L’examen des parties souterraines apporte des indices plus précis. Les racines fines deviennent brunes ou noires, peu nombreuses et cassantes. Au niveau du collet, les tissus internes prennent une coloration brun rougeâtre, parfois séparée de la partie saine par une limite humide.
Chez un jeune hibiscus, la dégradation peut être rapide. Un écoulement sombre apparaît occasionnellement à la base des tiges.
Le pourridié à Armillaria
Le pourridié est provoqué par des champignons du genre Armillaria, dont Armillaria mellea. Il concerne surtout les hibiscus plantés en pleine terre dans une parcelle contenant d’anciennes racines, une souche enterrée ou des débris de bois contaminés.

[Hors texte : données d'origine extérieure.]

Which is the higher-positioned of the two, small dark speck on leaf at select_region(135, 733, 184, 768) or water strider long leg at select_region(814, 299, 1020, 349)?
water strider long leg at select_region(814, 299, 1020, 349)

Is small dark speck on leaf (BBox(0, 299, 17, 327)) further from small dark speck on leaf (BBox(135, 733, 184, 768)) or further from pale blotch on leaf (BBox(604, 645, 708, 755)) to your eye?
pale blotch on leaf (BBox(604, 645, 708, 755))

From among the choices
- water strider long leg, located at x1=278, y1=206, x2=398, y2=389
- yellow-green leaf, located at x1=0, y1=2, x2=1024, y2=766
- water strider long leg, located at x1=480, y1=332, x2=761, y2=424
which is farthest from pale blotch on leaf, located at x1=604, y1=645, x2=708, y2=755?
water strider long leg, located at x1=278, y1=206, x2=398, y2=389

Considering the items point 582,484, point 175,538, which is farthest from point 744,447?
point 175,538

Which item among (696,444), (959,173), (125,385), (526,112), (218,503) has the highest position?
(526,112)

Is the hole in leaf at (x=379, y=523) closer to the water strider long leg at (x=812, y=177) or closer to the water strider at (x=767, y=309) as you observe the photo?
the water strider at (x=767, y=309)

Le champignon se propage par contact entre les racines de l’hibiscus et les éléments ligneux colonisés. Il peut rester vivant dans le sol pendant plusieurs dizaines d’années.
En détruisant les tissus conducteurs des racines et du collet, il réduit progressivement l’alimentation en eau de la partie aérienne. L’arbuste perd sa vigueur, produit moins de feuilles et se dégarnit. Les extrémités des rameaux sèchent, puis le dépérissement gagne le reste de la plante.

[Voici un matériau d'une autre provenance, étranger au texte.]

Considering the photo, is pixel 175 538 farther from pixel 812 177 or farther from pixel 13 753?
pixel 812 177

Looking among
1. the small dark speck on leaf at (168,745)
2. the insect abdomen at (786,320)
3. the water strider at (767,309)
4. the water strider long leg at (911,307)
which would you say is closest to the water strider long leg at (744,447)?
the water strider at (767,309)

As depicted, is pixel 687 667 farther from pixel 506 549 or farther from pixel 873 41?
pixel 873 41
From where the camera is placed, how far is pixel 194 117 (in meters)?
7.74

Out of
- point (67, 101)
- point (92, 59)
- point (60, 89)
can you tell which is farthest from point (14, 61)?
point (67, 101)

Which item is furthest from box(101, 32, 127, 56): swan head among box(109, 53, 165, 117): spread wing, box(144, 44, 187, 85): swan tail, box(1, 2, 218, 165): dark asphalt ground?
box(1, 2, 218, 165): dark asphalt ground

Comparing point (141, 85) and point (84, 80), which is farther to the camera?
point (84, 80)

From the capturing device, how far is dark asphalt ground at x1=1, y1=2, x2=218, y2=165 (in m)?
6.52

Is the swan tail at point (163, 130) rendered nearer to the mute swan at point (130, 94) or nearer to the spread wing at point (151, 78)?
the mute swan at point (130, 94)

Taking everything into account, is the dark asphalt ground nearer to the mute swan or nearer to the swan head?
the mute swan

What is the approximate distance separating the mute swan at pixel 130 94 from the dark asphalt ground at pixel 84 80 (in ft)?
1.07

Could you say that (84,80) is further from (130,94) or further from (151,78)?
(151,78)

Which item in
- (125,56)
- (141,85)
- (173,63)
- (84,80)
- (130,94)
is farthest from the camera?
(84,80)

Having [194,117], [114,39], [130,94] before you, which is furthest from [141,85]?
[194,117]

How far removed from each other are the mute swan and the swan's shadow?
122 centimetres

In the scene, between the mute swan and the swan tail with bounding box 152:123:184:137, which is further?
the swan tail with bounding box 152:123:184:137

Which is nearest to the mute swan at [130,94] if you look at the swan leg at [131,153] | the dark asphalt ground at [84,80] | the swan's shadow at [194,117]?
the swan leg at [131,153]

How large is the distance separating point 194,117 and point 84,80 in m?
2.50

Plusieurs signes permettent de suspecter un pourridié :
- des plaques blanches disposées en éventail sous l’écorce ;
- des filaments noirs semblables à de fins cordons autour des racines ;
- une dégradation brune et humide des tissus du collet ;
- des champignons beige miel regroupés au pied de l’arbuste.

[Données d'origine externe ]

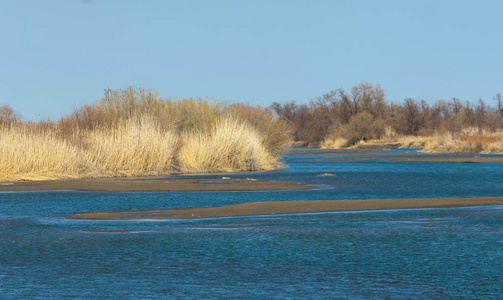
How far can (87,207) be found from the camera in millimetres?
14445

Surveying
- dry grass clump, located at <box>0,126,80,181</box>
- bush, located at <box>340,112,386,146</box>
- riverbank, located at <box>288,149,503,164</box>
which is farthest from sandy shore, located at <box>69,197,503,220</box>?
bush, located at <box>340,112,386,146</box>

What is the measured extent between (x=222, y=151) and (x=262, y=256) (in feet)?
72.3

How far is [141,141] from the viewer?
2800 centimetres

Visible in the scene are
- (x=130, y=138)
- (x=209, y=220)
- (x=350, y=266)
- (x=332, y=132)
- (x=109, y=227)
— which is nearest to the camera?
(x=350, y=266)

Les fructifications ne sont pas toujours présentes. Leur absence ne permet donc pas d’écarter la maladie. Dans certains cas, l’hibiscus meurt rapidement et conserve sur ses branches des feuilles brunes déjà desséchées.
La maladie des taches annulaires chlorotiques
La maladie des taches annulaires chlorotiques est provoquée par le Hibiscus chlorotic ringspot virus, généralement abrégé HCRSV. Ce virus appartient à la famille des Tombusviridae.
Il se diffuse principalement lors de la multiplication d’une plante infectée. Une bouture, un greffon ou un plant mère porteur peut transmettre le virus à tous les nouveaux sujets obtenus. La sève contaminée peut aussi passer d’un hibiscus à l’autre par des outils ayant blessé successivement plusieurs plantes.
Une fois infecté, l’hibiscus conserve habituellement le virus dans ses tissus. Les symptômes peuvent toutefois varier selon le cultivar, la saison et l’état général de la plante.
Les feuilles présentent des motifs assez particuliers :
- anneaux jaunes ou vert très clair ;
- petites taches chlorotiques nombreuses ;
- marbrures irrégulières ;
- alternance de zones vertes et décolorées formant une mosaïque ;
- bandes pâles suivant les nervures ;
- déformations du limbe dans les formes les plus marquées.
Certains hibiscus restent peu affectés et ne portent que quelques taches. D’autres développent des feuilles très déformées, une croissance lente et des fleurs anormales. La présence simultanée de plusieurs virus peut encore modifier l’apparence des symptômes et rendre l’identification visuelle incertaine.